Please write to us at: Latymerians@latymerfoundation.org
More details of the 75th anniversary celebrations can found on page 16 under Events.
Roger TABOR (1962)
An abiding memory from my time in Hamburg was of a vibrant city still recovering from the devastation of World War II, with large open spaces visible from my host’s apartment block, but one populated with people who were determined to make us feel very welcome.
I imagine the welcome will be no less today, but the Hamburg of today will be very different, though still with recognisable landmarks.
For me it was an important life experience, being my first foreign visit - holidays abroad being much less common then. Travel was by boat and rail and took a long time. While it is so long ago that memories have faded, the discovery of my scrapbook has reminded me how fully we were introduced to Hamburg. From what must have been a mixture of School organised visits and outings with my hosts, I have a record of statistics about the port, a plan of the huge cemetery at Ohlsdorf, pictures of the Willkomm Hoeft, where ships arriving in Hamburg were greeted with their own national anthem, a guide to the Planten und Blumen exhibition park, programmes from a variety of theatre and the opera, black and white ‘snaps’ of the zoo, many churches and other buildings, and a bunch of public transport tickets!
We had an outing to see the Kiel canal, and a more poignant one to Lueneberg Heath, to see the barbed wire and watchtowers of the border with the Soviet Occupation Zone (later the DDR). The politics of the divided Germany were very raw at that time; I remember the consternation of my hosts reading a newspaper report of the beginning of construction of a wall in part of Berlin – a precursor of what became the great icon of the Cold War.
Graham SANSOM (1966)
2023 is not only the 75th anniversary of the Johanneum Exchange, but also marks my own 75th year on this planet and, more importantly, the 60th anniversary of the first of my two exchanges with Werner Vogel and his family in Hamburg. Last year I was visiting my daughter, son-in-law and half-Dutch grandchildren in the Netherlands and decided – pretty much on a whim – to take the train to Hamburg and see if I could track down Werner.
Since my move to Australia, we’d had no contact for more than fifty years, but thanks to Google I was able to establish that the Vogel’s house still stood in Wellingsbüttel and remained in the family name.
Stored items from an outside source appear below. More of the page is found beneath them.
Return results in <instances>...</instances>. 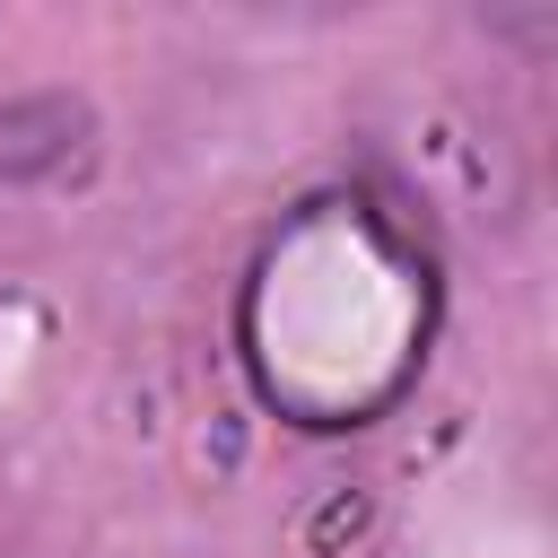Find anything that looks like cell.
I'll list each match as a JSON object with an SVG mask.
<instances>
[{
	"instance_id": "obj_1",
	"label": "cell",
	"mask_w": 558,
	"mask_h": 558,
	"mask_svg": "<svg viewBox=\"0 0 558 558\" xmlns=\"http://www.w3.org/2000/svg\"><path fill=\"white\" fill-rule=\"evenodd\" d=\"M436 331V270L427 244L375 192H314L296 201L235 296V357L253 392L296 427H366L384 418Z\"/></svg>"
}]
</instances>
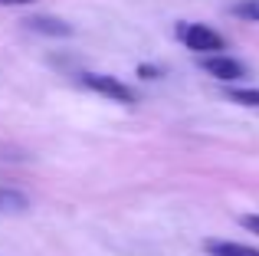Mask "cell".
Here are the masks:
<instances>
[{"instance_id": "cell-3", "label": "cell", "mask_w": 259, "mask_h": 256, "mask_svg": "<svg viewBox=\"0 0 259 256\" xmlns=\"http://www.w3.org/2000/svg\"><path fill=\"white\" fill-rule=\"evenodd\" d=\"M200 66H203V72H210V76L220 79V82H240V79L246 76V66H243L240 59L223 56V53H217V56H207Z\"/></svg>"}, {"instance_id": "cell-8", "label": "cell", "mask_w": 259, "mask_h": 256, "mask_svg": "<svg viewBox=\"0 0 259 256\" xmlns=\"http://www.w3.org/2000/svg\"><path fill=\"white\" fill-rule=\"evenodd\" d=\"M240 224L246 227L249 233H259V214H246V217H240Z\"/></svg>"}, {"instance_id": "cell-1", "label": "cell", "mask_w": 259, "mask_h": 256, "mask_svg": "<svg viewBox=\"0 0 259 256\" xmlns=\"http://www.w3.org/2000/svg\"><path fill=\"white\" fill-rule=\"evenodd\" d=\"M177 36L187 43V50L203 53V56H217V53L227 46V39H223L220 33L210 30V26H203V23H181L177 26Z\"/></svg>"}, {"instance_id": "cell-6", "label": "cell", "mask_w": 259, "mask_h": 256, "mask_svg": "<svg viewBox=\"0 0 259 256\" xmlns=\"http://www.w3.org/2000/svg\"><path fill=\"white\" fill-rule=\"evenodd\" d=\"M227 99L246 109H259V89H227Z\"/></svg>"}, {"instance_id": "cell-10", "label": "cell", "mask_w": 259, "mask_h": 256, "mask_svg": "<svg viewBox=\"0 0 259 256\" xmlns=\"http://www.w3.org/2000/svg\"><path fill=\"white\" fill-rule=\"evenodd\" d=\"M4 7H26V4H33V0H0Z\"/></svg>"}, {"instance_id": "cell-5", "label": "cell", "mask_w": 259, "mask_h": 256, "mask_svg": "<svg viewBox=\"0 0 259 256\" xmlns=\"http://www.w3.org/2000/svg\"><path fill=\"white\" fill-rule=\"evenodd\" d=\"M207 250L213 256H259V250L243 243H227V240H207Z\"/></svg>"}, {"instance_id": "cell-4", "label": "cell", "mask_w": 259, "mask_h": 256, "mask_svg": "<svg viewBox=\"0 0 259 256\" xmlns=\"http://www.w3.org/2000/svg\"><path fill=\"white\" fill-rule=\"evenodd\" d=\"M30 30L46 33V36H69L72 26L63 23V20H56V17H33V20H30Z\"/></svg>"}, {"instance_id": "cell-2", "label": "cell", "mask_w": 259, "mask_h": 256, "mask_svg": "<svg viewBox=\"0 0 259 256\" xmlns=\"http://www.w3.org/2000/svg\"><path fill=\"white\" fill-rule=\"evenodd\" d=\"M82 82L89 86L92 92H99V96H105L108 102H121V105H135V92L128 89L121 79L115 76H105V72H85Z\"/></svg>"}, {"instance_id": "cell-7", "label": "cell", "mask_w": 259, "mask_h": 256, "mask_svg": "<svg viewBox=\"0 0 259 256\" xmlns=\"http://www.w3.org/2000/svg\"><path fill=\"white\" fill-rule=\"evenodd\" d=\"M230 13L240 20H249V23H259V0H240L230 7Z\"/></svg>"}, {"instance_id": "cell-9", "label": "cell", "mask_w": 259, "mask_h": 256, "mask_svg": "<svg viewBox=\"0 0 259 256\" xmlns=\"http://www.w3.org/2000/svg\"><path fill=\"white\" fill-rule=\"evenodd\" d=\"M141 76H145V79H158V76H161V72H158V69H154V66H141Z\"/></svg>"}]
</instances>
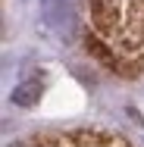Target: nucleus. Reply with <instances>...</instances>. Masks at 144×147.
Segmentation results:
<instances>
[{"label":"nucleus","instance_id":"f257e3e1","mask_svg":"<svg viewBox=\"0 0 144 147\" xmlns=\"http://www.w3.org/2000/svg\"><path fill=\"white\" fill-rule=\"evenodd\" d=\"M41 78H25V82H19L16 88H13V103L16 107H31V103H38L41 100Z\"/></svg>","mask_w":144,"mask_h":147}]
</instances>
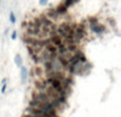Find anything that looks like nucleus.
<instances>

I simply went to the house and knocked on the door. I didn’t get a response, so I spoke to a neighbour and left a note. Amazingly it did the trick, and within a few hours Werner contacted me at my hotel. It turned out that one of his nephews now occupies the house, and that Werner himself lives only a short distance away. The next day I was very warmly welcomed for morning tea, joyful conversation, and hugs with Werner and his wife Angela before having to catch the train back to Amsterdam.